The company's model is free to consumers, with vendors paying per lead.
The team of 4 (not including many contractors) is bootstrapped to date.
They'll launch a private beta
in the next couple of weeks, and the service should become publicly
available in January 2007.
- YouSendIt is an end-to-end solution for sending files, positioned as an alternative to FTP and e-mail attachments. Users upload a file to the YouSendIt server over standard http, then e-mail access permission to whomever they want to see the file. Those sharing files can see when files were sent, when they were downloaded, and by who. The service can also be embedded into an existing web site, which would be useful for project collaboration. The company targets small and medium business customers with a subscription-based revenue model. There is a freebie level to get started with before adding more professional levels of service. The company is close to profitability, so clearly I'm not the only one who finds moving big files annoying.
Though the sample here is limited - I was only able to check in with about 20 of the 'startup stations' on display - it is representative of the technology-based ideas that the attendees were focused on. e.g., I didn't meet anyone with a franchise idea for meat on a stick. In the future, it would be interesting to see more cross-fertilization from sectors, perhaps among wildly different types of consumer services or small business products.
Hmmmm. Still not seeing things that are truely earth shattering in the way of applications and resource driven methodologies.
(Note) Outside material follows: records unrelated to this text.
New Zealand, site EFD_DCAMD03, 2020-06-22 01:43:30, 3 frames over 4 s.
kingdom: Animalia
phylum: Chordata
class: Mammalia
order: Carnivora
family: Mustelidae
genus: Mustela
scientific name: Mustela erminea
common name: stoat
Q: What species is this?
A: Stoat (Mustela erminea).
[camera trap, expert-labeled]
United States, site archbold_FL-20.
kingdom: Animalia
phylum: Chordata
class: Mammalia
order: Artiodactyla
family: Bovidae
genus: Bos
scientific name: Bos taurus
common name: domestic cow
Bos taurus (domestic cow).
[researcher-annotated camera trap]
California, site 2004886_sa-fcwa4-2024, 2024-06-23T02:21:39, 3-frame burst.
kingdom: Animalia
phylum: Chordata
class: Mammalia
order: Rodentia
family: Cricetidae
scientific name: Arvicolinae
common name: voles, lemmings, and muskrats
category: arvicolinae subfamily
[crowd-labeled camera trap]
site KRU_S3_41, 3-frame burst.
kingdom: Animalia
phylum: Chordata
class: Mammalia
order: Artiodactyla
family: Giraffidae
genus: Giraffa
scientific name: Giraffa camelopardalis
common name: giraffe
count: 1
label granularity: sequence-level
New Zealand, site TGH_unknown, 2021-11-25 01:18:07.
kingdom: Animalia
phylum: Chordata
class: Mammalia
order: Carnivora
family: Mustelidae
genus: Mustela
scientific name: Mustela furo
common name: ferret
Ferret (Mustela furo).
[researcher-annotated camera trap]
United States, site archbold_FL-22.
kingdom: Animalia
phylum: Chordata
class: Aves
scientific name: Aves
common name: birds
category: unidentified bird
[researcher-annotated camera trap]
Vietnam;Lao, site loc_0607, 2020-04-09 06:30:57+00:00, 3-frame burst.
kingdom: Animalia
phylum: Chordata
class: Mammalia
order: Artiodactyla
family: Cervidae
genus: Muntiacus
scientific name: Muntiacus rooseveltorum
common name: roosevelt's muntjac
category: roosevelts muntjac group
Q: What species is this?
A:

Perhaps I am just feeling a little jaded, I'm sure 5 years ago I would have been very impressed. The next step hasn't been made yet, in transcending the tech community and being an operation that all of our parents and grandparents would use. Then a revolution will occur.
Best,
Liam
Posted by: William | November 12, 2006 at 05:59 PM
The MyDecide link is missing the http:// prefix.
Posted by: Tim | November 12, 2006 at 10:17 PM
Thanks for highlighting these. Definitely not your obvious, forefront startups!